Les années FINAL d'OLSON, que Clark rend avec une poignante exceptionnelle, sont marquées par des moments de tristesse déchirante et de détermination extraordinaire. Après la séparation de Connie et de sa « Muse » romantique, Olson a contracté un deuxième mariage de fait avec Augusta Elizabeth (« Betty ») Kaiser, dont il était tombé amoureux alors qu’il était encore à Black Mountain. Toute sa vie ayant été une série de redirections convulsives, de bouleversements systoliques et diastoliques, les années qui ont suivi son passage en tant que «roi de la montagne» ont été en grande partie passées dans son bien-aimé Gloucester - le village de pêcheurs où, enfant, il passait l'été avec sa famille – où il s'est consacré à terminer la séquence Maximus. Mais bien qu'il soit « rentré à la maison » avec sa femme et son nouveau fils, Charles Peter, son « allégorie de la vie », comme il aimait à se référer à son histoire personnelle (une proposition qu'il a tirée de Keats, et donc du sous-titre de Clark), n'était pas va changer pour le mieux.
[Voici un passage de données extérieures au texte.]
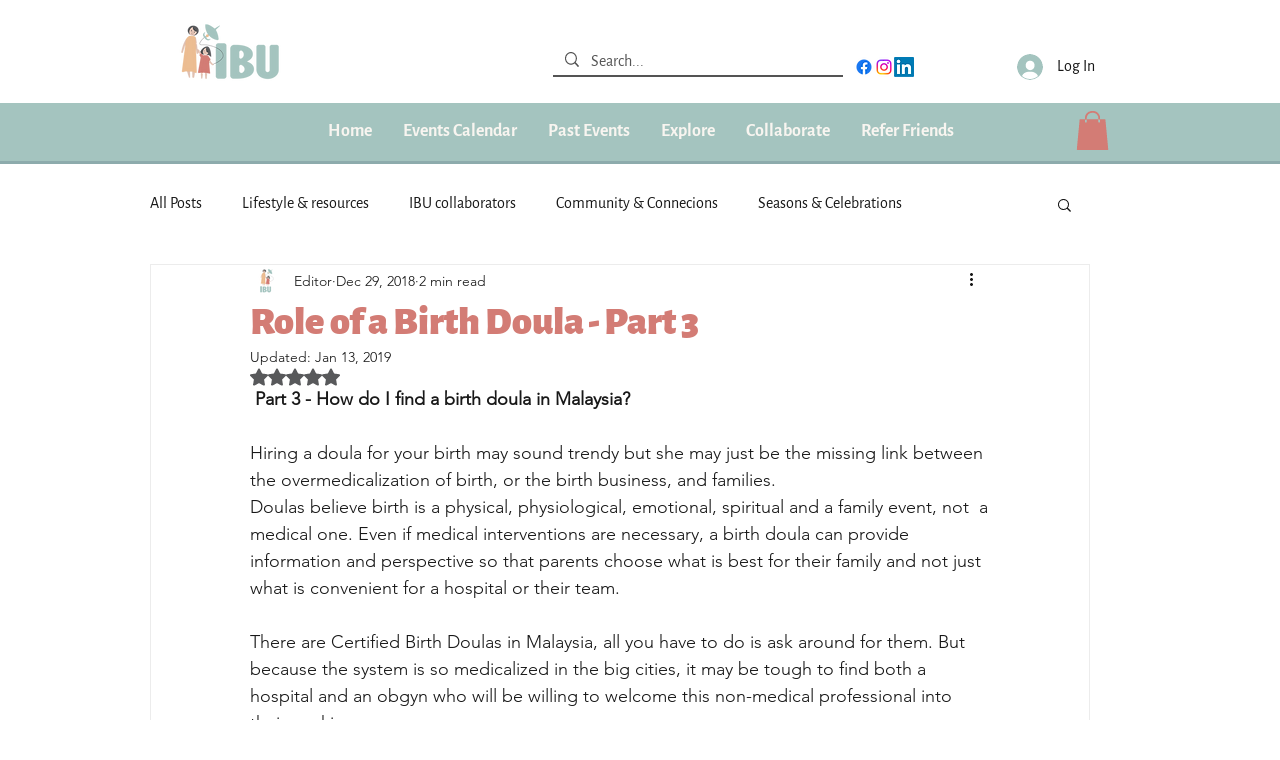

--- FILE ---
content_type: application/javascript; charset=utf-8
request_url: https://fundingchoicesmessages.google.com/f/AGSKWxUT1xTQZb7uuLnvoyyxrCJv8Y3e0JWLCeI7ZWPp7TR2Y9sXWXOFbVv75CeV3z5Tb-oYqOHvlb_iVTi1SXPxWoX78S2m1nQgEhKCpdxzt5TrAjv4V3D4VbQ0jd3Etq-l6iDndRU0TQhme9ZVGcxNXQSHhcwOGIVulVt5MnnBRmAeiuK7k8wQReBpJjaJ/_.openad./hoverad.-widget-advertisement//CoastMarketplaceAdCategoriesRealEstateForSaleOrRent?/ads/gpt_
body_size: -1289
content:
window['8b2210f7-3a76-4d3d-8975-2dd8f7341b7b'] = true;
Ses habitudes de travail ont continué à être idiosyncratiques de toutes les manières imaginables - périodes de jachère vexées par la dépression, périodes pendant lesquelles il se livrait à des séances de sommeil marathon pendant la journée suivies de frénésie d'écriture compulsive, des conférences impromptues toute la nuit à qui voulait l'entendre, des recherches accomplies dans gorgements paroxystiques. Lorsqu'en 1959, Connie épousa un riche professeur d'art de Philadelphie, Olson n'eut d'autre choix que d'abandonner le contrôle de son premier enfant, Kate, et pendant ce temps Betty – de plus en plus mélancolique et se sentant isolée – devint « pâle, mince ». . . comme un fantôme évanescent en fuite. Pour compliquer les choses, la confiance d'Olson s'effritait et il devint la proie d'une conviction croissante que 'les courants littéraires progressistes avaient tourné, le laissant (ainsi que son épopée échouée) au sec, juste 'un vieux schlumpf de Gloucester'. ' Sa poésie est devenue de plus en plus fragmentaire et sa santé s'est détériorée après des années de forte consommation de tabac et d'alcool. C'est cependant la mort de Betty dans un accident de voiture (un suicide possible) qui a brisé son esprit.

Bien qu'Olson ait connu quelque chose d'un renouveau populaire au cours des dernières années de sa vie - donnant des lectures devant un large public à Londres, Spoleto, Vancouver, Berkeley et ailleurs - il est mort avec The Maximus Poems dans un état d'inachèvement. Comme celle de Pound, la quête d'Olson d'une forme d'expression qui satisferait son profond besoin de mythe et de sens typiquement américain de l'espace l'avait naturellement conduit à l'épopée en tant que forme ; comme Pound, il a été incapable de découvrir un moyen de fermeture. Cela dit, je pense qu'il est juste de suggérer que The Maximus Poems est, finalement, un poème plus achevé que The Cantos. Et comme Melville dans Moby Dick, qui, dès 1934, concluait qu'Olson avait été « précipité par Shakespeare » (et en particulier le roi Lear), Olson avait réussi à trouver le moyen d'apporter un « passé utilisable » dans ses poésies auto-mythologiques. Tom Clark, d'une compassion extraordinaire et d'une intelligence perçante, nous a dressé un portrait émouvant et lucide de ce grand original américain.

Bradford Morrow est rédacteur en chef de la revue littéraire Conjonctions et auteur des romans ' Come Sunday ' et du prochain ' The Almanac Branch '.